Monday, April 25, 2016

Migration hell again. Here's what happened:

Converted a CharField into a ForeignKey field. I get errors from postgres saying the char can't be cast to an integer. Problem is, I didn't get this error on my development machine, only on the box I'm trying to deploy to. When I try to migrate backwards on my development machine so that I can tweak the migration, I get a similar error on the backward migration on a different column. One that was a ForeignKey field and is now a Char Field.

The fix for the backwards migration was to add two manual sql migrations. The first one to allow nulling fields, and the second to null the fields. Then there's no issue moving from a char field to a foreign key. This does mess with the null constraint. Hopefully that won't bite me.

Thursday, April 7, 2016

Django migrations and branching

I got myself in to django migration hell this week. Here's how.

Working on my main branch, then switched to a feature branch created by a co-worker (we'll call him Barnaby). The feature branch had some model changes, and some migrations. I ran those migrations, and viewed the feature branch.

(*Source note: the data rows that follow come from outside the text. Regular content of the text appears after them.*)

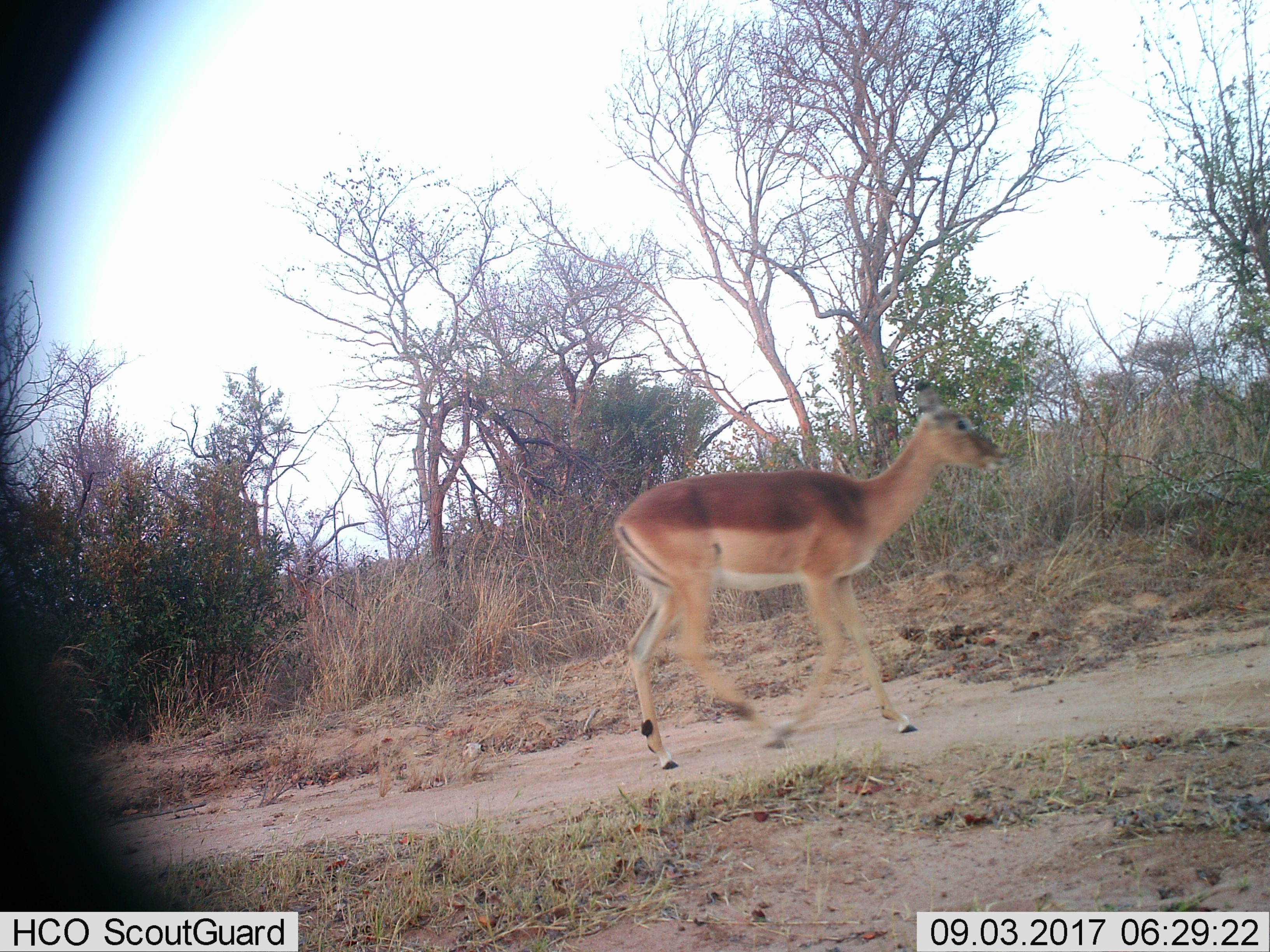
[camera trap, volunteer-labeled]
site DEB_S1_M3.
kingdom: Animalia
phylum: Chordata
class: Mammalia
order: Artiodactyla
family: Bovidae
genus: Aepyceros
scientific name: Aepyceros melampus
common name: impala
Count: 1.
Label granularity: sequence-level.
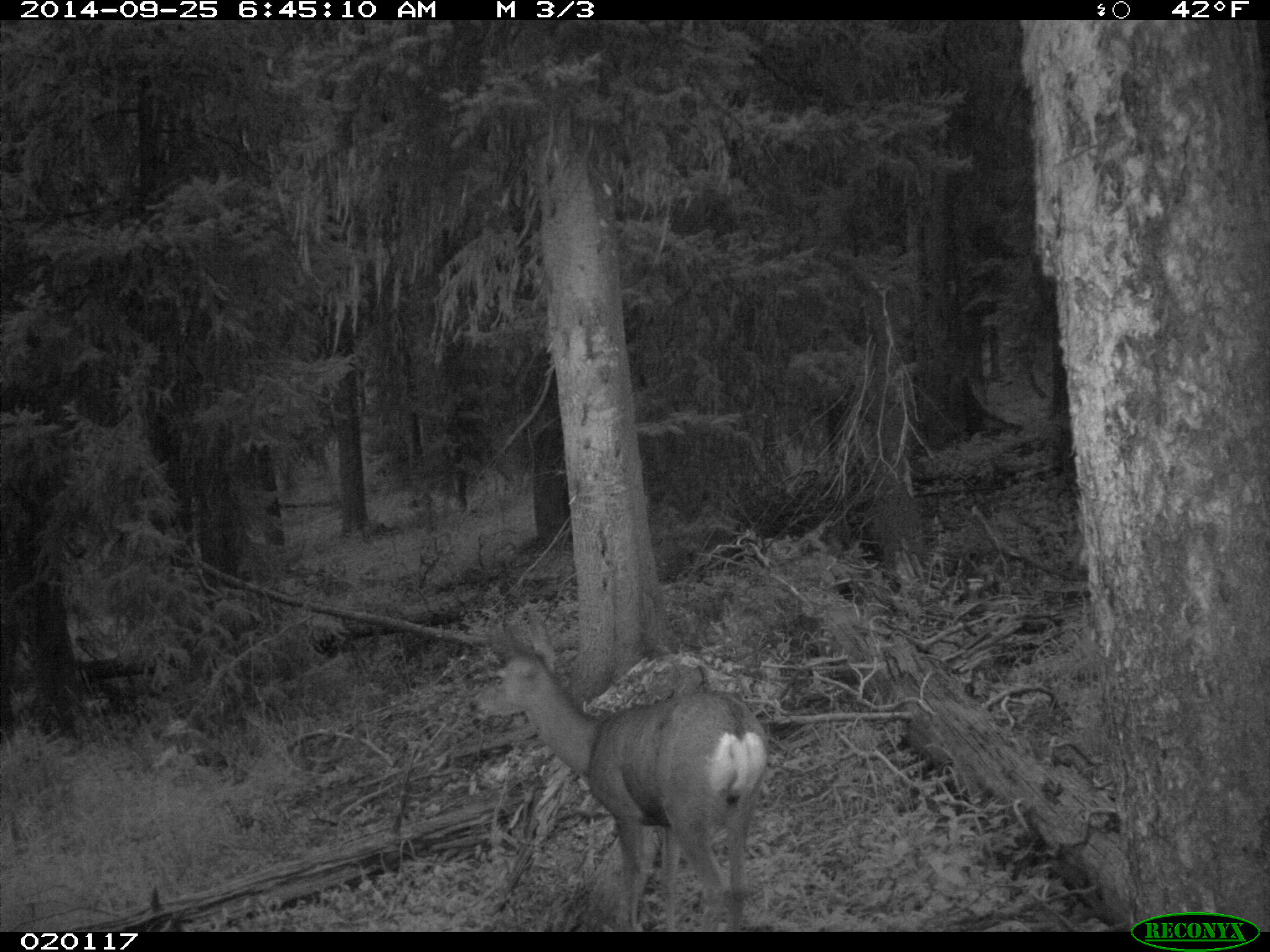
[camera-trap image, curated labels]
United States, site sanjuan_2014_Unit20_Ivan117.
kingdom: Animalia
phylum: Chordata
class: Mammalia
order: Artiodactyla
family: Cervidae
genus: Odocoileus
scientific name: Odocoileus hemionus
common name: mule deer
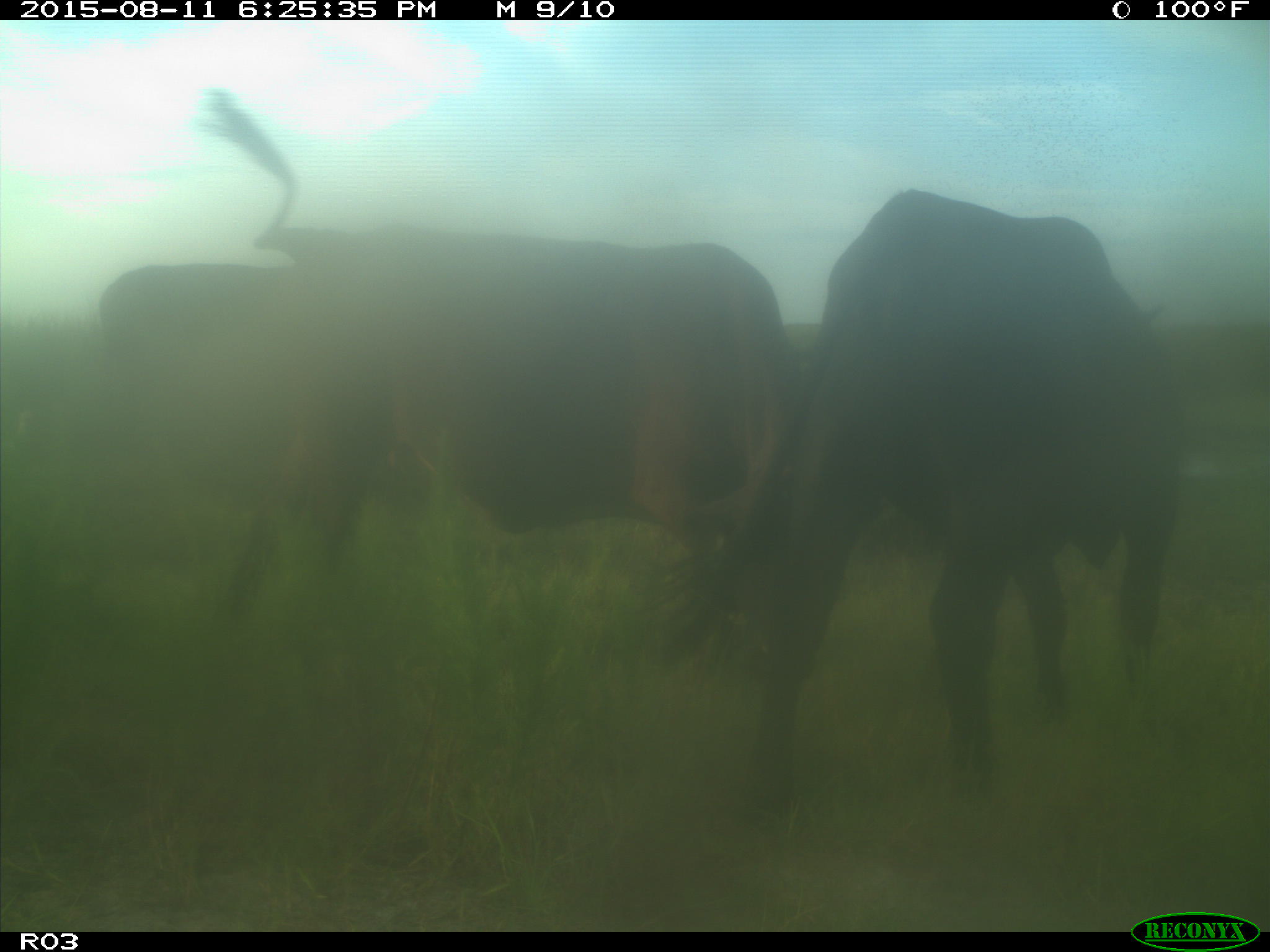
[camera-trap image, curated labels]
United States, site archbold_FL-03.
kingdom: Animalia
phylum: Chordata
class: Mammalia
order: Artiodactyla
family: Bovidae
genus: Bos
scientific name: Bos taurus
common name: domestic cow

Then I switched back to my main branch. I got errors because the database no longer matched my models. I tried (without thinking it through) to migrate backwards. This didn't work, becuase the migrations that had gotten me in to this state were no longer present. I then made the mistake of manually updating my database to its pre-migration state.

This put me in a situation where when I tried to re-run the migration, after merging in Barnaby's code, it didn't want to run, because the migration was recorded in the django_migrations table. I tried deleting the migration entry and got myself in to more trouble, with this error:

django.db.utils.ProgrammingError: relation "signage_scheduleentry_0dee419f" already exists

I don't know how deep this rabbit hole will go, so am just restoring my development database from a backup.